Les images de la libération de Nelson Mandela le 11 février 1990 avaient provoqué une émotion profonde dans l’opinion internationale. J’en avais moi-même été frappé. Nelson Mandela avait toujours la stature haute. Mais comment reconnaître, sur ce visage émacié marqué par vingt-sept années de captivité, le militant des années cinquante qui avait, avec Olivier Tambho, ouvert le premier cabinet d’avocats noirs de Johannesbourg ? Le monde découvrait un homme fort différent des rares portraits d’avant son incarcération.
Pourtant, malgré les traces laissées par tant de privations, une détermination intacte se lisait dans son regard, tempérée cette fois par l’expérience. Nulle trace d’animosité. Une force émanait de sa personnalité, mélange de tolérance et de foi en l’avenir de son pays, qui imposait immédiatement le respect à ses interlocuteurs.
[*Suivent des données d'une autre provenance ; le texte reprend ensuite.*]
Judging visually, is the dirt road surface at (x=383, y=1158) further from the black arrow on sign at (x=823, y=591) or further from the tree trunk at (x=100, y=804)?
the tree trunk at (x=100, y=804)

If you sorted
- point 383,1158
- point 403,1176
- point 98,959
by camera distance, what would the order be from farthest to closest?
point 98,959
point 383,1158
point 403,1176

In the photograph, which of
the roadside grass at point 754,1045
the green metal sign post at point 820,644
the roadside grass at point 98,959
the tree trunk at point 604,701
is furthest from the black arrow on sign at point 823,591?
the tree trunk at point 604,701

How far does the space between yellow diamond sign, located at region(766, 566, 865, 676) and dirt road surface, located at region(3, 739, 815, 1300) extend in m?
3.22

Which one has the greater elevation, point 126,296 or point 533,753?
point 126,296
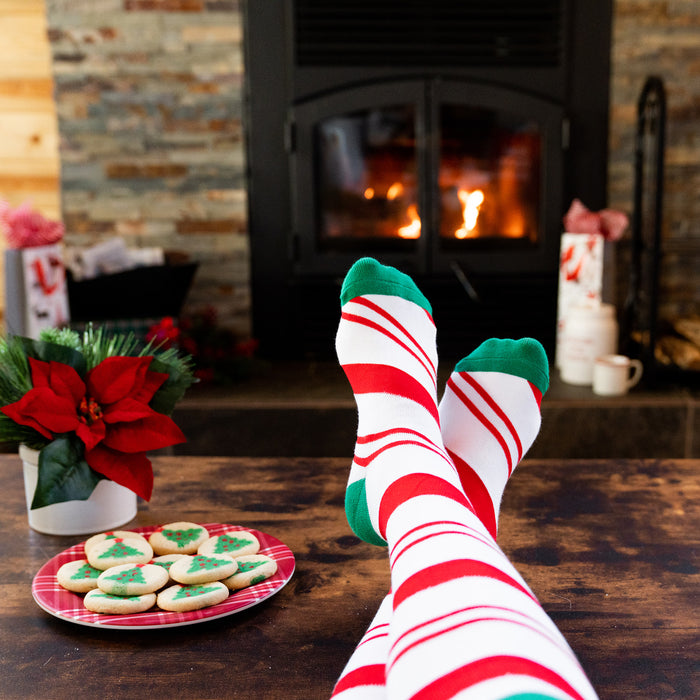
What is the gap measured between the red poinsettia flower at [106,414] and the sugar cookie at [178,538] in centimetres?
4

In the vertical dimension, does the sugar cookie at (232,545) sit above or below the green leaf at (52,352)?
below

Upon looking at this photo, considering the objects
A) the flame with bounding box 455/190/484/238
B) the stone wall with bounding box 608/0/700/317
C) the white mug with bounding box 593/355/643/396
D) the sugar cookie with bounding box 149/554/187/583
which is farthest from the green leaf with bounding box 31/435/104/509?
the stone wall with bounding box 608/0/700/317

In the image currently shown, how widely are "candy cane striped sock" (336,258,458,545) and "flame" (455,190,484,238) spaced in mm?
1492

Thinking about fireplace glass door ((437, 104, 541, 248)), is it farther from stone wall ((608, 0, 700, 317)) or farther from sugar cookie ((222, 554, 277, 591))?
sugar cookie ((222, 554, 277, 591))

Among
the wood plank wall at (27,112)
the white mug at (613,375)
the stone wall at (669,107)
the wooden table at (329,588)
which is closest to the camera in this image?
the wooden table at (329,588)

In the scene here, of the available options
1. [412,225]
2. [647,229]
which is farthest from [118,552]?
[647,229]

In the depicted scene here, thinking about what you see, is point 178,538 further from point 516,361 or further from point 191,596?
point 516,361

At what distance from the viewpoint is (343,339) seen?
0.86 meters

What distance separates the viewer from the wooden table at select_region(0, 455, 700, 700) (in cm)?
58

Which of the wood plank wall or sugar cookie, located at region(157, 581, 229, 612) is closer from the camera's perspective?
sugar cookie, located at region(157, 581, 229, 612)

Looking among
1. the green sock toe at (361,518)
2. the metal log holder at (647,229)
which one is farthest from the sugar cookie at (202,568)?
the metal log holder at (647,229)

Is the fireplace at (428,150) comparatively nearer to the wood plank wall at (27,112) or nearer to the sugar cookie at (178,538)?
the wood plank wall at (27,112)

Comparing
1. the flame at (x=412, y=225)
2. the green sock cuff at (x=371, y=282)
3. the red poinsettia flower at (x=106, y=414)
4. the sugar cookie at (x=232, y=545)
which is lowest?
the sugar cookie at (x=232, y=545)

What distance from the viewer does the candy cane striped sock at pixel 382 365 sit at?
2.46 ft
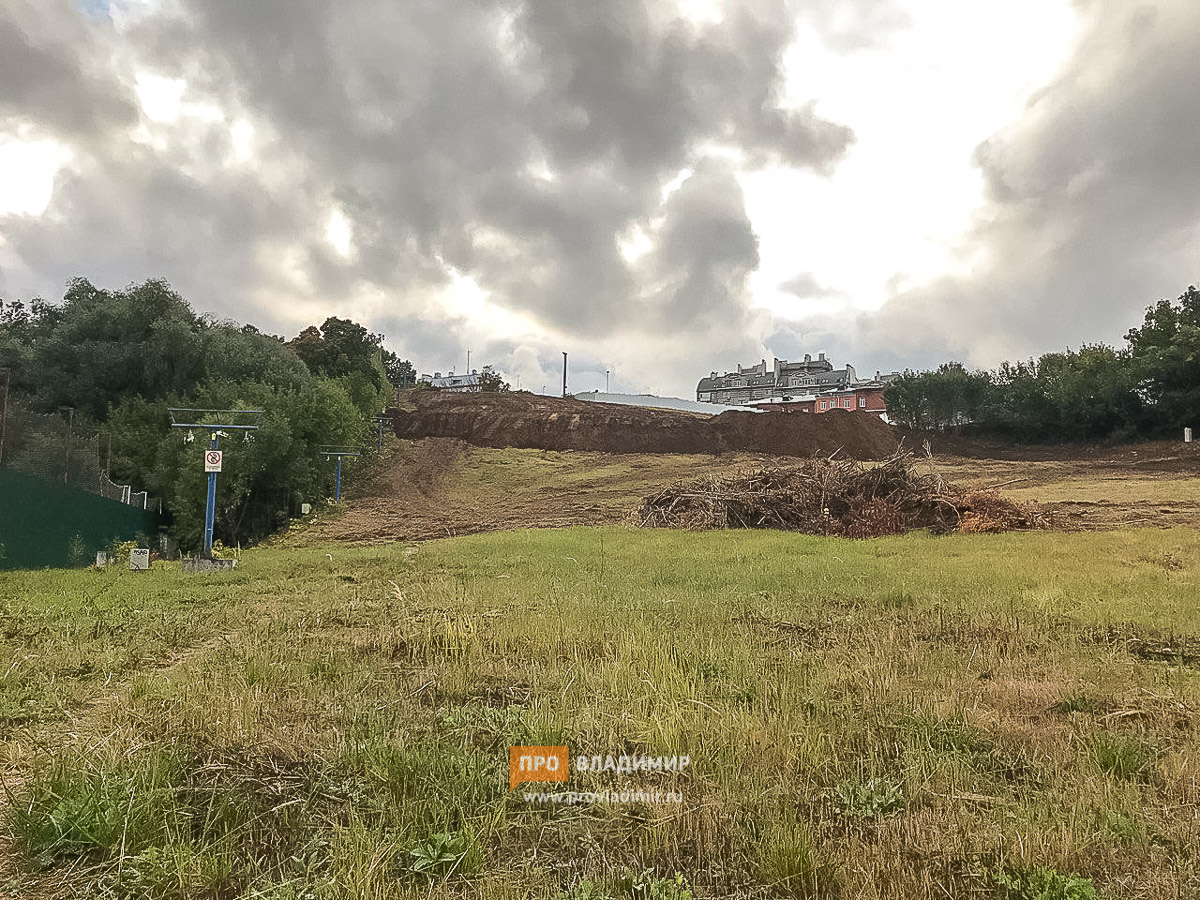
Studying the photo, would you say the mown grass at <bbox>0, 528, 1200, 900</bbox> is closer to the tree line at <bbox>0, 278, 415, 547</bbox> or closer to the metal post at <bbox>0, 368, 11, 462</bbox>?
the metal post at <bbox>0, 368, 11, 462</bbox>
Au moment où la démocratie est enfin instaurée en Afrique du Sud, on peut mesurer le long chemin parcouru !
Cela a été rendu possible par un véritable miracle politique, coup de pouce au destin, la rencontre de deux fortes personnalités que tout aurait dû opposer, Nelson Mandela et Frederik De Klerk, et qui ont su surmonter les haines du passé, se parler, développer en patriotes sud-africains. Une vision commune de l’avenir. C’est ce qui m’était apparu lorsque, reçus à ma table à l’Elysée le 3 février 1992, ils avaient partagé pour la première fois un déjeuner en commun. Déjà auparavant, en juin 1990 et juillet 1992, Roland Dumas avait reçu Nelson Mandela à la Celle Saint Cloud.
On ne soulignera jamais assez cet instant magique durant lequel l’intérêt supérieur de la nation et ici, de l’humanité, dépasse les clivages les plus profonds et rompt avec une sorte de malédiction. Une révolution s’est enclenchée avec la rencontre de ces deux hommes. Aucun Prix Nobel de la Paix n’a été si mérité.
Au cours de mes rencontres avec Nelson Mandela et de nos discussions, j’ai pu apprécier les dimensions humaines et politiques de l’homme d’Etat. Humilité, réalisme et pragmatisme sont les traits marquants de son action, sans pour autant qu’il se soit jamais détourné de l’objectif de toute sa vie : la restauration de la dignité de ses concitoyens dans le respect mutuel des différences et dans le cadre de l’Etat sud-africain.
Le processus de négociation constante mis en oeuvre par Nelson Mandela et soutenu par Frederik De Klerk explique pour une large part l’aboutissement du processus de démocratisation. Il faut imaginer les efforts et l’énergie déployés, sur un fond de violence parfois aveugle, parfois délibérée, pour surmonter chaque obstacle. Une telle tension aurait lassé la patience de bien d’autres, fait le lit de la démagogie, entraîné la rupture. Le ralliement de l’Inkhata de Mangosuthu Buthlezi au processus électoral témoigne de la justesse de cette stratégie.
La situation demeure fragile car elle reprise encore sur ces deux hommes d’exception. D’immenses espoirs ont été soulevés. Satisfaire les espérances des populations sera une tâche gigantesque. Le terrain reste propice au développement des extrémismes de tout bord, ce qui imposera aux dirigeants sud-africains une vigilance de tous les instants.
Mais j’ai confiance dans l’avenir de ce pays. Ses atouts sont nombreux. Il est grand et riche. Il dispose d’hommes et de femmes de bonne volonté, et d’une véritable identité nationale sud-africaine où chaque communauté est maintenant en mesure d’apporter sa contribution à l’édifice. Cette Afrique du Sud à laquelle j’adresse tous mes voeux constituera, j’en suis convaincu, un des premiers pôles de développement économique et social de l’Afrique.
Nelson Mandela nous a donné un exemple de volonté, d’humanisme et d’intelligence politique dans le plus noble sens de ce terme. Je lui souhaite, et à tous ses compatriotes, le meilleur succès dans son entreprise. La France, terre des droits de l’homme, ne ménagera pas son soutien pour éradiquer les dernières conséquences de ce régime d’un autre âge qu’était l’apartheid, et sera aux côtés de la nouvelle Afrique du Sud.